» **EXTRACTED DATA**:

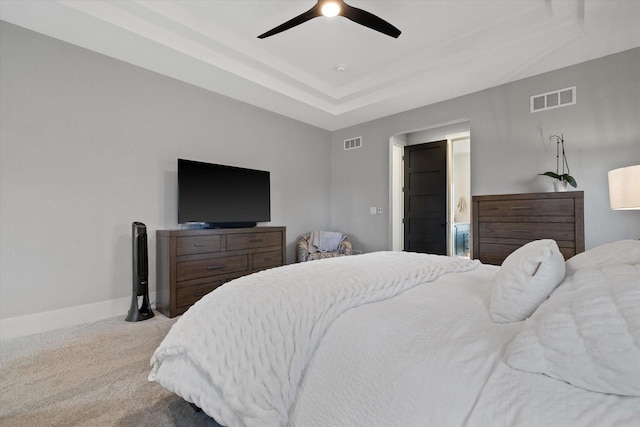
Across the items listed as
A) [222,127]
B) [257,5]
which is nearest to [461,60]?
[257,5]

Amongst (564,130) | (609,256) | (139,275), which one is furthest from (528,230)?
(139,275)

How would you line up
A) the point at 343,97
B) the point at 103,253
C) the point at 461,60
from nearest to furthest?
the point at 103,253, the point at 461,60, the point at 343,97

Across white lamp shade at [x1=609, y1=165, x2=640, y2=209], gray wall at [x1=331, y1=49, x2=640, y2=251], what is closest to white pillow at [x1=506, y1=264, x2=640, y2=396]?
white lamp shade at [x1=609, y1=165, x2=640, y2=209]

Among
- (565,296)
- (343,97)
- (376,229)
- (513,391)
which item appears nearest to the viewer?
(513,391)

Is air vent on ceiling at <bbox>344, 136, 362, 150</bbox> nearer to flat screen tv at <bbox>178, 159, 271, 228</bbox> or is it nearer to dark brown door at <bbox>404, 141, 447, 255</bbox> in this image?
dark brown door at <bbox>404, 141, 447, 255</bbox>

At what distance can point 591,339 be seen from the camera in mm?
645

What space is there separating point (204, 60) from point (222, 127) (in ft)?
3.07

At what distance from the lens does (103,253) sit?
2863 millimetres

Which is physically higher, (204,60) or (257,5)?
(257,5)

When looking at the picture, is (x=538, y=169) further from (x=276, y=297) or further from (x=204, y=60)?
(x=204, y=60)

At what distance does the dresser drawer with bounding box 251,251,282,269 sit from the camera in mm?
3567

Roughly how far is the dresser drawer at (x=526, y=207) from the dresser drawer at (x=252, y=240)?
8.06 ft

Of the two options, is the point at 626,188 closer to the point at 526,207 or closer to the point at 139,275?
the point at 526,207

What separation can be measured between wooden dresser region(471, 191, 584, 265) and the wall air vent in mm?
1130
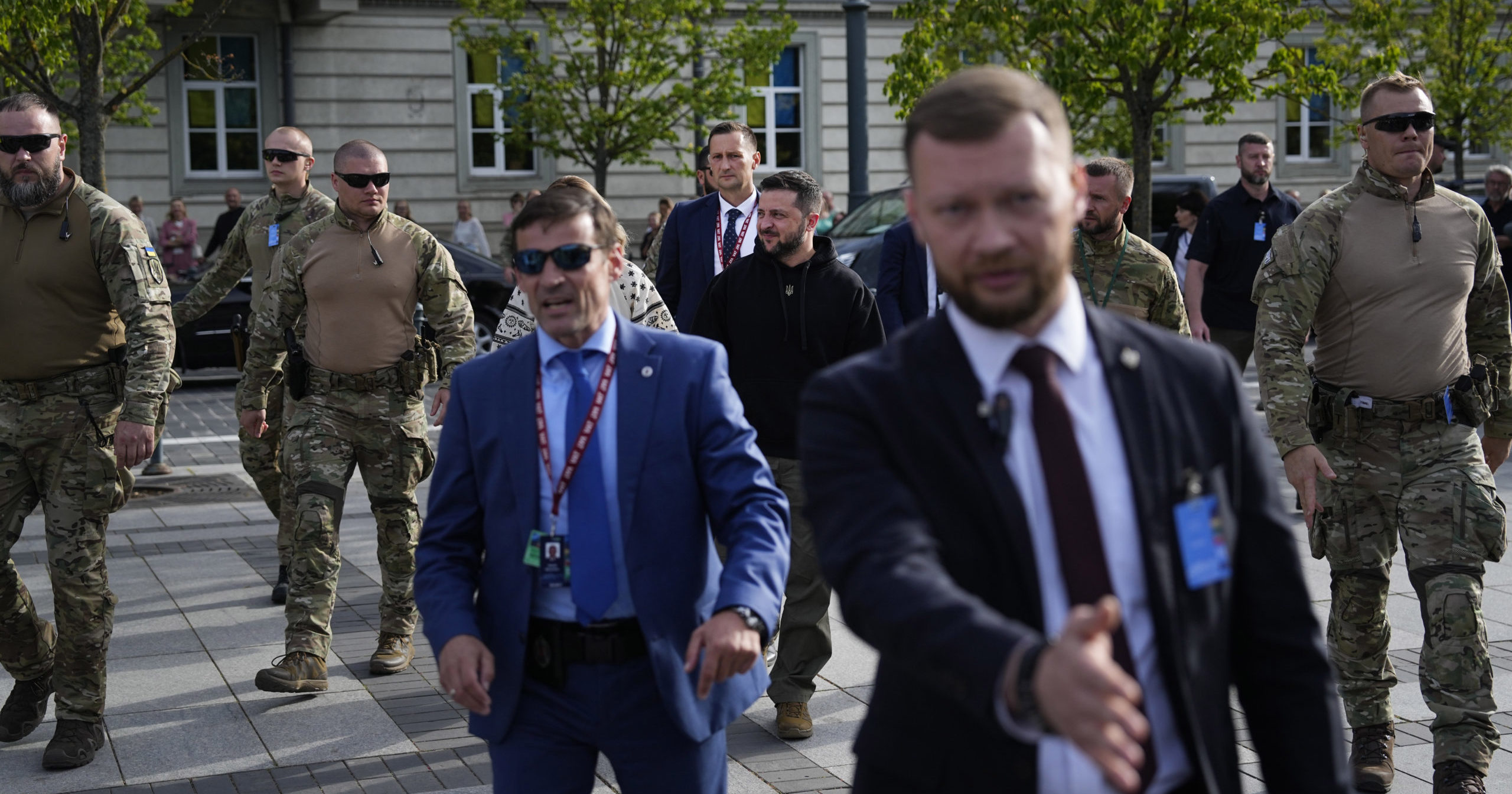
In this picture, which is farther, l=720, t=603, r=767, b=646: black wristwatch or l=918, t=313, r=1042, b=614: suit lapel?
l=720, t=603, r=767, b=646: black wristwatch

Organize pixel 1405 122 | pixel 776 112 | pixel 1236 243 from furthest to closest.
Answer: pixel 776 112 < pixel 1236 243 < pixel 1405 122

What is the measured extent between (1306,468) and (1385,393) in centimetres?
44

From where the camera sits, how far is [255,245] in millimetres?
8227

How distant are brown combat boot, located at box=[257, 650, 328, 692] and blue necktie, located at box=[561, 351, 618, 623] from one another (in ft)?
11.2

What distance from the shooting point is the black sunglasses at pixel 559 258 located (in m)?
3.26

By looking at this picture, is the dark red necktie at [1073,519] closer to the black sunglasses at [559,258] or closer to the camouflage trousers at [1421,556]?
the black sunglasses at [559,258]

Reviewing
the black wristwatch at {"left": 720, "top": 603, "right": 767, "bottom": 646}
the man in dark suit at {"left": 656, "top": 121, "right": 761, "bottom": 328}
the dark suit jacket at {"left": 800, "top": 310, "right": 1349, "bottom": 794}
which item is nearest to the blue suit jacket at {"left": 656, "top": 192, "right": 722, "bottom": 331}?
the man in dark suit at {"left": 656, "top": 121, "right": 761, "bottom": 328}

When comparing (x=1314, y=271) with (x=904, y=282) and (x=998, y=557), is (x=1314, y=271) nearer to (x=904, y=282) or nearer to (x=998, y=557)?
(x=904, y=282)

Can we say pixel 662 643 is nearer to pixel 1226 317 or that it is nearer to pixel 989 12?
pixel 1226 317

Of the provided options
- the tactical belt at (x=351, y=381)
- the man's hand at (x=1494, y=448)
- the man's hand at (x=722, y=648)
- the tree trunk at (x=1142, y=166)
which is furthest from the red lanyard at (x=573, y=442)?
the tree trunk at (x=1142, y=166)

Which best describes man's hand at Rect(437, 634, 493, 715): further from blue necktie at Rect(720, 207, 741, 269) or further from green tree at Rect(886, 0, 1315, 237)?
green tree at Rect(886, 0, 1315, 237)

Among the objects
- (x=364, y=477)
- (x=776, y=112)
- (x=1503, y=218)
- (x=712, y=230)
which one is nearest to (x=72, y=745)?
(x=364, y=477)

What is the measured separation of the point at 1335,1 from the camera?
96.8 ft

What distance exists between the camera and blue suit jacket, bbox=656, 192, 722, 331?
7.45 m
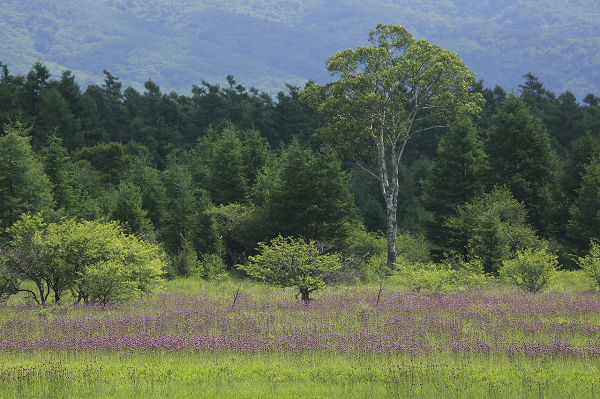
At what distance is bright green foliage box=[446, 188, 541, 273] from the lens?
1190 inches

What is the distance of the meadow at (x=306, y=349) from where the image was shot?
10.3m

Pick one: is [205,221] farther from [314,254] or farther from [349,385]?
[349,385]

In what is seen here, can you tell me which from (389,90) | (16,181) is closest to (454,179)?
(389,90)

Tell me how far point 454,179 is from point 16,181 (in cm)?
2954

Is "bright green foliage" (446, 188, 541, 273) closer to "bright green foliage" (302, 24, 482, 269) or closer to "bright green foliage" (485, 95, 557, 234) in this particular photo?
"bright green foliage" (485, 95, 557, 234)

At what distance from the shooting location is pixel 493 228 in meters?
30.0

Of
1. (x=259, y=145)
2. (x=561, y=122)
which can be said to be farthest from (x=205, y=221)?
(x=561, y=122)

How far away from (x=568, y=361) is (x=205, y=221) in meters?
30.3

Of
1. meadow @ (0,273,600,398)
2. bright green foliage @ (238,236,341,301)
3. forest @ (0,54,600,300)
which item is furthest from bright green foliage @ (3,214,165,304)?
bright green foliage @ (238,236,341,301)

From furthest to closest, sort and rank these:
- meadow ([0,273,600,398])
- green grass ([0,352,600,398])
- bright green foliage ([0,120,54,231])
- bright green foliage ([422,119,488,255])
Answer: bright green foliage ([422,119,488,255]) < bright green foliage ([0,120,54,231]) < meadow ([0,273,600,398]) < green grass ([0,352,600,398])

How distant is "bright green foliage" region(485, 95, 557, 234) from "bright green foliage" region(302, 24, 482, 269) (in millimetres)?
7860

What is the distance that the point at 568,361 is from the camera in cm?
1155

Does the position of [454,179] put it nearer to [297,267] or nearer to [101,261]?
[297,267]

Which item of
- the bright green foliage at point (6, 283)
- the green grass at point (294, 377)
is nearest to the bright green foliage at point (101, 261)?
the bright green foliage at point (6, 283)
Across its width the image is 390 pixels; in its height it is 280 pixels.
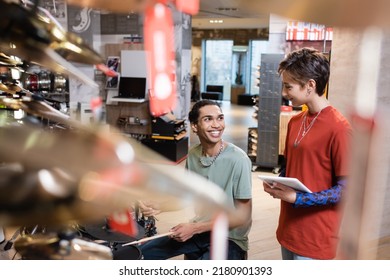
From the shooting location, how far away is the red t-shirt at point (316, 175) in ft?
4.45

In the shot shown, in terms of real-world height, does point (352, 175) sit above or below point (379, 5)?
below

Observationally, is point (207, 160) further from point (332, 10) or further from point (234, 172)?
point (332, 10)

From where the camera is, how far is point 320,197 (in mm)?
1365

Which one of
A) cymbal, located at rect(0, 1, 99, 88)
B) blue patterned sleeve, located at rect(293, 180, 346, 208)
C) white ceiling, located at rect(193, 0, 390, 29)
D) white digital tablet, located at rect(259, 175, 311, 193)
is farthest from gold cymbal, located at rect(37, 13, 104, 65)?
blue patterned sleeve, located at rect(293, 180, 346, 208)

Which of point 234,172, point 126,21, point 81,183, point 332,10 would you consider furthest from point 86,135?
point 234,172

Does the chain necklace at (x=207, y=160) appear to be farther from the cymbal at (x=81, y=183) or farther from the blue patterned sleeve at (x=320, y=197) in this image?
the cymbal at (x=81, y=183)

» **TASK TO COMPLETE**:
Copy the rows above word for word, from the line containing "Does the chain" through the end of the rows.

» **RESULT OF THE TASK**:
Does the chain necklace at (x=207, y=160) appear to be farther from the cymbal at (x=81, y=183) or farther from the blue patterned sleeve at (x=320, y=197) in this image?
the cymbal at (x=81, y=183)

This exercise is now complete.